After tea, down the ladders again for the last leg, which tends to be even quieter. People are tired, or concentrating hard, mostly both. Then it's time to quit: last bell. There's some slow-motion bustling around, the cautious ascent of the ladders by us newbies while a few hang back to take some pictures of the day’s work (more skeletons revealed). We mill around a bit, pick up the pouches and backpacks we dropped off on a pitside table in the morning (our supplies of tissues, water bottles, cameras, and so on). We've already sorted ourselves into the rowdy bunch who crowd into Mr. Nim's truck bed for the homeward trip, and the more sedate lot who ride in an air-conditioned van. That's it for the day.

You've never been so dirty in your life: dirt in every crease of your wrists and fingers, sifted into your shoes (old running shoes, though many wear sandals or go barefoot in the square) and down your collar, and in your hair and ears. Feels good, though; honestly earned and worn with satisfaction, at least until you can stagger into the shower and wash it all off.

Pots and Puzzles


Once it became obvious that I must stay out of the Square because of The Cough, other work was found; Charles let no one’s time go to waste. I spent a day up above in the shade of another canopy, sifting through bags of potsherds for shell, bone, metal, and "special bits", meaning anything of extraordinary interest — like some shiny pieces of modern blue and white ware that had somehow got mixed up with the old stuff, or the three sharp little teeth in a scrap of jawbone that Charles identified for me as the teeth of a baby muntjack (a small deer native to the area).

Unfortunately, the way you start sorting potsherds is that someone lugs over a big plastic sack full of bits which the Thai sorters have winnowed out of the excavated dirt and washed — only the thoroughness of the washing varies quite a bit, so as the sherds are shaken out of the bag along the table for the volunteers to work with, often great puffs of dust billow up. Worse, the potsherd table is the site of lively conversation and the telling of jokes, and here's me trying not to talk or laugh for fear of setting off The Cough; not an ideal situation, much as I enjoyed it.

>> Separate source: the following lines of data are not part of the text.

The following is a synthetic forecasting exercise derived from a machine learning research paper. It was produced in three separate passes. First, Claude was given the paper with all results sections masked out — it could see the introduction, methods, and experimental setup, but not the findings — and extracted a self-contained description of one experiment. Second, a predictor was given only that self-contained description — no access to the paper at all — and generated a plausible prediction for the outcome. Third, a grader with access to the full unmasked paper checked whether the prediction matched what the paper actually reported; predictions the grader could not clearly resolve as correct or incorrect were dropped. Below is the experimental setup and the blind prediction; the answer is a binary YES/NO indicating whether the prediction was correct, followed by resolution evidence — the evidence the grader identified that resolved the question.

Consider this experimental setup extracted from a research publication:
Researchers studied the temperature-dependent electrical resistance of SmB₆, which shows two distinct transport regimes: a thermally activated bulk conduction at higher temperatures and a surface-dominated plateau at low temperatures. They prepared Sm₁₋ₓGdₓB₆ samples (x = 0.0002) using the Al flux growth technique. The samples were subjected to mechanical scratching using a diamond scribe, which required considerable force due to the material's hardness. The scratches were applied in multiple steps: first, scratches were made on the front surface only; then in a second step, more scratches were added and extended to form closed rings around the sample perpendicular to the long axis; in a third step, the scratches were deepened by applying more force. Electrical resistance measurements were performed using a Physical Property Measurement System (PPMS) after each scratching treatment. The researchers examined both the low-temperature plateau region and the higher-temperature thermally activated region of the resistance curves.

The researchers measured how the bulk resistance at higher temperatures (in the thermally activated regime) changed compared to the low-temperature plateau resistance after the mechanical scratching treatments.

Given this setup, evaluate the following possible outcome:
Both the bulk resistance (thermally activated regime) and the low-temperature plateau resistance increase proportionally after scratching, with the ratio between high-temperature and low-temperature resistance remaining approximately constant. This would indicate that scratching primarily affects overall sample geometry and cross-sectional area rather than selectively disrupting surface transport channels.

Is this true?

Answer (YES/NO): NO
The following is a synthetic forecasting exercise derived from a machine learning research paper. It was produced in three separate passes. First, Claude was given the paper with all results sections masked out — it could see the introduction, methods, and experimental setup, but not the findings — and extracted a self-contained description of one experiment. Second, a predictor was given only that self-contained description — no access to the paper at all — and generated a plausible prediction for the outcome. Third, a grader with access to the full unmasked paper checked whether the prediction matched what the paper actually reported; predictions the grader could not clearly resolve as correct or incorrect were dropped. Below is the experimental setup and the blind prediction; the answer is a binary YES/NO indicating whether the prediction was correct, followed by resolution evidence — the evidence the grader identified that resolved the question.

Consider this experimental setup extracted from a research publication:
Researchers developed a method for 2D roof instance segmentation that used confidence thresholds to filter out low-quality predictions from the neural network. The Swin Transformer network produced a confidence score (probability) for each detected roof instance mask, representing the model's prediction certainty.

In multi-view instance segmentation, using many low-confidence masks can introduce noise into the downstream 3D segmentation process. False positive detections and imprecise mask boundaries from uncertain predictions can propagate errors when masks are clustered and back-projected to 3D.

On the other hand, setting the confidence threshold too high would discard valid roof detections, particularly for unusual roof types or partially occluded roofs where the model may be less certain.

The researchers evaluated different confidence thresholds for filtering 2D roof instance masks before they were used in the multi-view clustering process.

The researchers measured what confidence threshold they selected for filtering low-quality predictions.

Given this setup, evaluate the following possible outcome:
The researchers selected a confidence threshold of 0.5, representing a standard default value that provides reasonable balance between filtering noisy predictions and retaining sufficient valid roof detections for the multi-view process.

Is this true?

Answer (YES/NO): NO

Trina, in charge of the potsherd sorting that day, is a solid young woman with a fuzzy scalp, having relieved her head of a weight of long hair in anticipation of lots and sweat and dust here at Ban Non Wat. Barefoot, she walks with me to the "small finds" house (each sherd-sorter gets to visit and see what's been found so far), and casually reveals that she's gotten permission from the monks at the local temple to be a nun there for a few months after the end of the dig season.

I was surprised to find that several of the women from Otago U. are family people with small kids at home (like the one who showed up later to deal specifically with shell ornaments, and she was quite unhappy and homesick, apparently finding the dig very different from whatever she had expected). They are very adventurous, these women; I guess that if you live tucked down toward the bottom of the world like the Ozzies and the Kiwis, you become more than ready to travel far to get anywhere that’s "else". Geographically, Asia is their obvious destination of choice, and many of the team have traveled extensively in this region.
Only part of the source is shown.